"Библиотека мировой литературы" предлагает читателям прозу признанного классика литературы XX века Акутагавы Рюноскэ (1892 - 1927). Акутагава по праву считается лучшим японским новеллистом. Его рассказы и повести глубоко философичны и психологичны вне зависимости от того, саркастичен ли их тон или возвышенно серьезен.
Еще никто не описал достоверно психологию самоубийцы. Видимо, это объясняется недостаточным самолюбием самоубийцы или недостаточным психологическим интересом к нему самому. В этом своем последнем письме к тебе я хочу сообщить, что представляет собой психология самоубийцы. Разумеется, лучше не сообщать побудительные мотивы моего самоубийства. Ренье в одном из своих рассказов описывает самоубийцу. Герой его сам не знает, зачем идет на это. В статьях, помещаемых на третьей полосе газеты, ты можешь столкнуться с самыми разными побудительными мотивами: жизненные трудности, страдания от болезни или духовные страдания. Но я по собственному опыту знаю, что это далеко не все мотивы. Более того, они, как правило, лишь обозначают тот путь, который ведет к появлению настоящего мотива. Самоубийца, как говорит Ренье, нередко и сам не знает, зачем он совершает самоубийство. Оно включает сложнейшие мотивы, определяющие наше поведение. Но в моем случае – это охватившая меня смутная тревога. Какая-то смутная тревога за свое будущее. Возможно, ты не поверишь моим словам. Однако десятилетний опыт учит меня, что мои слова унесет ветер, как песню, пока близкие мне люди не окажутся в ситуации, схожей с той, в которой нахожусь я. Поэтому я не осуждаю тебя…
Последние два года я думаю только о смерти. И вот в таком нервозном состоянии я прочел Майнлендера. Ему удалось блестяще, хотя и абстрактно, описать путь движения к смерти. Это несомненно. Мне хочется описать то же самое, но конкретно. Такое понятие, как сочувствие семье, ничто перед этим всепоглощающим желанием. Ты, разумеется, назовешь это inhuman. Но если то, что я хочу совершить, бесчеловечно, значит, я до мозга костей бесчеловечен.
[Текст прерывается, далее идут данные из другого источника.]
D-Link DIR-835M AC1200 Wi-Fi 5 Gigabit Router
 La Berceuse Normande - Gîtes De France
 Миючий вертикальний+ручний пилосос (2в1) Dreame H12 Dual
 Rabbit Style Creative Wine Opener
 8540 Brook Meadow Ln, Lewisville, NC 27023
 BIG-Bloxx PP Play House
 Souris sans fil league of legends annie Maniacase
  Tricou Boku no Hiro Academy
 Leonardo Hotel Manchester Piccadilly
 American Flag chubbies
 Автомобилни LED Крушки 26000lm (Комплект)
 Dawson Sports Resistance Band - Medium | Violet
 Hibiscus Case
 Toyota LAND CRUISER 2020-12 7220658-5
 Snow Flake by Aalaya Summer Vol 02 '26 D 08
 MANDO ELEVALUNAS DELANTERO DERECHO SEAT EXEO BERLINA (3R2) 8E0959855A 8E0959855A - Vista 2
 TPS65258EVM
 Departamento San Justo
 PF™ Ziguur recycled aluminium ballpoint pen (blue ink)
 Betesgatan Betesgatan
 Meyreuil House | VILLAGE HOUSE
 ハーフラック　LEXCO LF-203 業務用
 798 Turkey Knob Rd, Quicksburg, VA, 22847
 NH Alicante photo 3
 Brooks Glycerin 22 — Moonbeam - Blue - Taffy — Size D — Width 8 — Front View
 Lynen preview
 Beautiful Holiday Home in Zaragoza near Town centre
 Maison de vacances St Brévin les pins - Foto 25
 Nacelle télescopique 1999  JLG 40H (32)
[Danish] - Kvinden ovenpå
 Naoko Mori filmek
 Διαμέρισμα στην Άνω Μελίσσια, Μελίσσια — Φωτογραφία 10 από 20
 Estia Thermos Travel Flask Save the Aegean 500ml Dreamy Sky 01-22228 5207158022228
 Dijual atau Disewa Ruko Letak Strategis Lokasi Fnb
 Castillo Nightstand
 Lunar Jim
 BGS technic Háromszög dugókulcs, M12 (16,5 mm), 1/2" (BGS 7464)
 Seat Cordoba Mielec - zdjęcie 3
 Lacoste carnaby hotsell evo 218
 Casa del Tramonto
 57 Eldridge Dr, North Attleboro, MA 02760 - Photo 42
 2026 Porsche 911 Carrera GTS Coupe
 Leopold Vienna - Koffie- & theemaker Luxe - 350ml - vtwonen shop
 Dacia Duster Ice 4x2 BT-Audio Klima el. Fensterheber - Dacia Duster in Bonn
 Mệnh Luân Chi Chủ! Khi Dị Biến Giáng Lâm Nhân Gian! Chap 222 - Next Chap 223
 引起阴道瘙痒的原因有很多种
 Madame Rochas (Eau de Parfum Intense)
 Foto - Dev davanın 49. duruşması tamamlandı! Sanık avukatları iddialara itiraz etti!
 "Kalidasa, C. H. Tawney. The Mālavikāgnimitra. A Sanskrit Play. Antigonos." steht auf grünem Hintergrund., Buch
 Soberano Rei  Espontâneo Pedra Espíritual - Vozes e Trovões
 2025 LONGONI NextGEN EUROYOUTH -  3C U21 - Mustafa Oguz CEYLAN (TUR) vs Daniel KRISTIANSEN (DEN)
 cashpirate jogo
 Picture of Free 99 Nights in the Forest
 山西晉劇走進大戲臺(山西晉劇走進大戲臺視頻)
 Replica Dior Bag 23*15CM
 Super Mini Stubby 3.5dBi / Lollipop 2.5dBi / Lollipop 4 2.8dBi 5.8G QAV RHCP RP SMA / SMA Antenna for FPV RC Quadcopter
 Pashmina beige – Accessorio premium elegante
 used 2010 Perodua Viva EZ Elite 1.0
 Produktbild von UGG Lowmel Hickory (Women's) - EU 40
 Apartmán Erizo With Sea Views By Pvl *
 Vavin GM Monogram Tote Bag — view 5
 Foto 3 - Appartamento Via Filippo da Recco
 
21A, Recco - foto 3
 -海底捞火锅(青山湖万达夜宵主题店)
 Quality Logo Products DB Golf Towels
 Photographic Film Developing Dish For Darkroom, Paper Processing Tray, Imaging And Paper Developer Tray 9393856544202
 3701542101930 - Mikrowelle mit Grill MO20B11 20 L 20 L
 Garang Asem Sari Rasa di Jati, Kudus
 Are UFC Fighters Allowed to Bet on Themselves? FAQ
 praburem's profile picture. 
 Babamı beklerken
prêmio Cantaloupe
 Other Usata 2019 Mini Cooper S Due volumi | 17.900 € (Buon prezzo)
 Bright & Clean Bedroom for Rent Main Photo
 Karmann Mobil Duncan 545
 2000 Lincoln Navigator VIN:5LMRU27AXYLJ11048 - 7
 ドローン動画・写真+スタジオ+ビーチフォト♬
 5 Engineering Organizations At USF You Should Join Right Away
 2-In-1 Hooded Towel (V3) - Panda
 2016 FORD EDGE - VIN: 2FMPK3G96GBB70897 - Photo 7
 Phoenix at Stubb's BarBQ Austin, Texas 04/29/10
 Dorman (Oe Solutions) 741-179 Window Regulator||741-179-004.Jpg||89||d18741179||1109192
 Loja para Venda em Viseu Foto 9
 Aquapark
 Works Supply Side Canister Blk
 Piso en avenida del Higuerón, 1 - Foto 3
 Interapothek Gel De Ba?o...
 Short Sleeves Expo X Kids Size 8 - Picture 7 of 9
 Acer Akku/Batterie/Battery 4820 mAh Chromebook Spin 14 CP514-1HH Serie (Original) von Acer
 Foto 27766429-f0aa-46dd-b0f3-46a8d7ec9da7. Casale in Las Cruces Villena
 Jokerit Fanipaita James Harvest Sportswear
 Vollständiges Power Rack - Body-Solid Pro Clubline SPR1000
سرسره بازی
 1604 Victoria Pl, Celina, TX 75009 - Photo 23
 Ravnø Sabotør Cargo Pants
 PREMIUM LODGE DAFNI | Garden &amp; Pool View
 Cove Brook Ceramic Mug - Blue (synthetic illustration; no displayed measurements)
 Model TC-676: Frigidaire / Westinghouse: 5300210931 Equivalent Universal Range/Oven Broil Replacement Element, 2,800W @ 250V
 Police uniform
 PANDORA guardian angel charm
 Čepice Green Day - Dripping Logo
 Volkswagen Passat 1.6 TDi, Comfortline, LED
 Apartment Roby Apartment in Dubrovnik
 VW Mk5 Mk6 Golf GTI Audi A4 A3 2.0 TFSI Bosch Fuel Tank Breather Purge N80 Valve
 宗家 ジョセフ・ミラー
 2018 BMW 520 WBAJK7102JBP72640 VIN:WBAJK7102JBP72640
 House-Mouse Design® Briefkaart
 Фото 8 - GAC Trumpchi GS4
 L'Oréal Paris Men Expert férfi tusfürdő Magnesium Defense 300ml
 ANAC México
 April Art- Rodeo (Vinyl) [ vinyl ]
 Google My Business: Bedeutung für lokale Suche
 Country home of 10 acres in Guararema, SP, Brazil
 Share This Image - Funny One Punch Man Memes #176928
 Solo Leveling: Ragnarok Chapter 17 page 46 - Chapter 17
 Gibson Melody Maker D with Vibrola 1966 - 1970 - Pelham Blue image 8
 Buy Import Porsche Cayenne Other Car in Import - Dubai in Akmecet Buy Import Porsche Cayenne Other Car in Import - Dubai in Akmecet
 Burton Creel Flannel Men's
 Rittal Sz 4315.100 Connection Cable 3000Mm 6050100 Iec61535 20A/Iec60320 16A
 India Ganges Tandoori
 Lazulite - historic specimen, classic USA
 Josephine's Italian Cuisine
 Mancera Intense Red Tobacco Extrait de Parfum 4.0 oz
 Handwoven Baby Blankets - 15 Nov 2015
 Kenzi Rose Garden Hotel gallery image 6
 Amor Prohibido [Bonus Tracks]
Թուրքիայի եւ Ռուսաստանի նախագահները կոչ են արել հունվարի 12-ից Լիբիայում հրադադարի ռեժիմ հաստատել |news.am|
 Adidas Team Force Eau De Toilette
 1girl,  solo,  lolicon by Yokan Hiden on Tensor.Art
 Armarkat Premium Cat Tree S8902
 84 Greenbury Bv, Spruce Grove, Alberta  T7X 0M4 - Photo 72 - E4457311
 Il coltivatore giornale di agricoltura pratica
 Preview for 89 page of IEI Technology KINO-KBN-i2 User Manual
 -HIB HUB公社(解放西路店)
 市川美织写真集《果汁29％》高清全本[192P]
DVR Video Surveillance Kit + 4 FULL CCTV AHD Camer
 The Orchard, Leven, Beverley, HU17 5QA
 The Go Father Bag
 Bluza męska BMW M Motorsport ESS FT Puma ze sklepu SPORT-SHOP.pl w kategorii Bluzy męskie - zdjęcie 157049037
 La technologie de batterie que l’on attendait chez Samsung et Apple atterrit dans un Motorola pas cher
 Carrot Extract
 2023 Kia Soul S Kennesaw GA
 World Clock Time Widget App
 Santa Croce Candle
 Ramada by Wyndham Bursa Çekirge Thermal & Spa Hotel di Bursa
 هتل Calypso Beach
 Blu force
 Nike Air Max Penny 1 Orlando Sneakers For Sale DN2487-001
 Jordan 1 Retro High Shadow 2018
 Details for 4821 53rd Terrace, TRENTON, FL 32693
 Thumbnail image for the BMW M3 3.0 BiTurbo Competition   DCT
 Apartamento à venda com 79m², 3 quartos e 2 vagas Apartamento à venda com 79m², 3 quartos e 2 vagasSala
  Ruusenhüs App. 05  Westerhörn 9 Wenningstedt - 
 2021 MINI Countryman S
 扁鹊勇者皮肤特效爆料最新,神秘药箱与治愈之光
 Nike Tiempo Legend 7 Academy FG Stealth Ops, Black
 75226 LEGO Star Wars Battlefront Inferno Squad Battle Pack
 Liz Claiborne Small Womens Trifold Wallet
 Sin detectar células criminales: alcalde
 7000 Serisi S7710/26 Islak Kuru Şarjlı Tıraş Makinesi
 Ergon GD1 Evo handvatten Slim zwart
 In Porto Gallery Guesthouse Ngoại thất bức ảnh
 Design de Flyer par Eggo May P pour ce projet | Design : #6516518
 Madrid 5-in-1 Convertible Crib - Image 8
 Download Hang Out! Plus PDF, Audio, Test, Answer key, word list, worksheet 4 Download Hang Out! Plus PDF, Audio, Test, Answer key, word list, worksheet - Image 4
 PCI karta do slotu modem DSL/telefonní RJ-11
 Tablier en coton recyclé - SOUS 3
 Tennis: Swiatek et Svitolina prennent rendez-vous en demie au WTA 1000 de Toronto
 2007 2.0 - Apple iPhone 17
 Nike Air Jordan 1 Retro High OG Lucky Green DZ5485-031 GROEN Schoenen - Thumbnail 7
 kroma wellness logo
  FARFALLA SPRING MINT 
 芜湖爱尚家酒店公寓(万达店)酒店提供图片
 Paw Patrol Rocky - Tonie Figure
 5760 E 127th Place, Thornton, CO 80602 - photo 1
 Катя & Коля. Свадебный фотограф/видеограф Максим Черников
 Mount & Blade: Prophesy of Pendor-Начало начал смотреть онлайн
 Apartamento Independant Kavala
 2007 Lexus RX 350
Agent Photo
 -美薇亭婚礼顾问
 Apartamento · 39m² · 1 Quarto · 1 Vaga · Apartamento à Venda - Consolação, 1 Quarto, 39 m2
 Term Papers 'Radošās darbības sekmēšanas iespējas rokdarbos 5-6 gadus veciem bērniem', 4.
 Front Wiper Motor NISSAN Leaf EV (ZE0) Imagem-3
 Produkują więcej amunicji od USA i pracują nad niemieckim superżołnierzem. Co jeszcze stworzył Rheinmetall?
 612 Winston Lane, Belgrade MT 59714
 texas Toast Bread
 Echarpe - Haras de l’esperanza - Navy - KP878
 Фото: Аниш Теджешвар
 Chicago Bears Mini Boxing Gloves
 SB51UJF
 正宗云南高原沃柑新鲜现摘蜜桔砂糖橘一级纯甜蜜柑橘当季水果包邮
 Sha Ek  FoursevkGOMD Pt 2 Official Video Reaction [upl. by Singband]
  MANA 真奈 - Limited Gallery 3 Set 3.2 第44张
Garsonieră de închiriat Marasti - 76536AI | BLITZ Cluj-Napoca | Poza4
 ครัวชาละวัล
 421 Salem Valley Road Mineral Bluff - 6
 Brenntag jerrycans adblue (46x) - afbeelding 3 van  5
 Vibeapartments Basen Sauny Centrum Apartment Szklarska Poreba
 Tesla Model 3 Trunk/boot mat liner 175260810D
Чего бы это ни касалось, я обязан писать только правду. (Я уже проанализировал смутную тревогу за свое будущее. Собирался полностью рассказать о ней в «Жизни идиота». И только социальные условия, в которых я живу, – тенью тянущиеся за мной феодальные понятия – заставили умышленно не касаться этого. Почему умышленно? Потому что мы, люди сегодняшнего дня, обитаем в тени феодализма. Кроме сцены я хотел описать фон, освещение, поведение персонажей – в первую очередь мое собственное. Более того, что касается социальных условий, я не могу не испытывать сомнений в том, известны ли мне самому достаточно ясно социальные условия, в которых я живу.) Первое, о чем я подумал, – как сделать так, чтобы умереть без мучений. Разумеется, самый лучший способ для этого – повеситься. Но стоило мне представить себя повесившимся, как я почувствовал переполняющее меня эстетическое неприятие этого. (Помню, я как-то полюбил женщину, но стоило мне увидеть, как некрасиво пишет она иероглифы, и любовь моментально улетучилась.) Не удастся мне достичь желаемого результата и утопившись, так как я умею плавать. Но даже если паче чаяния мне бы это удалось, я испытаю гораздо больше мучений, чем повесившись. Смерть под колесами поезда внушает мне такое же неприятие, о котором я уже говорил. Застрелиться или зарезать себя мне тоже не удастся, поскольку у меня дрожат руки. Безобразным будет зрелище, если я брошусь с крыши многоэтажного здания. Исходя из всего этого, я решил умереть, воспользовавшись снотворным. Умереть таким способом мучительнее, чем повеситься. Но зато не вызывает того отвращения, как повешение, и, кроме того, не несет опасности, что меня вернут к жизни; в этом преимущество такого метода. Правда, достать снотворное будет делом не таким уж простым. Но, приняв твердое решение покончить с собой, я постараюсь использовать все доступные мне возможности, чтобы достать его. И одновременно постараюсь приобрести как можно больше сведений по токсикологии.
Следующее, что я продумал, – это место, где покончу с собой. Моя семья после моей смерти должна вступить во владение завещанным мной имуществом. Мое имущество: сто цубо земли, дом, авторские права, капитал, составляющий две тысячи иен, и это все. Я тревожился, как бы из-за самоубийства мой дом не стал пользоваться дурной славой. И позавидовал буржуям, у которых уж один-то загородный дом всегда есть. Мои слова, наверное, удивят тебя. Да я и сам удивлен, что мне пришло такое в голову. Мне эти мысли были неприятны. Да иначе и быть не могло. Я хочу покончить с собой так, чтобы, по возможности, никто, кроме семьи, не видел моего трупа.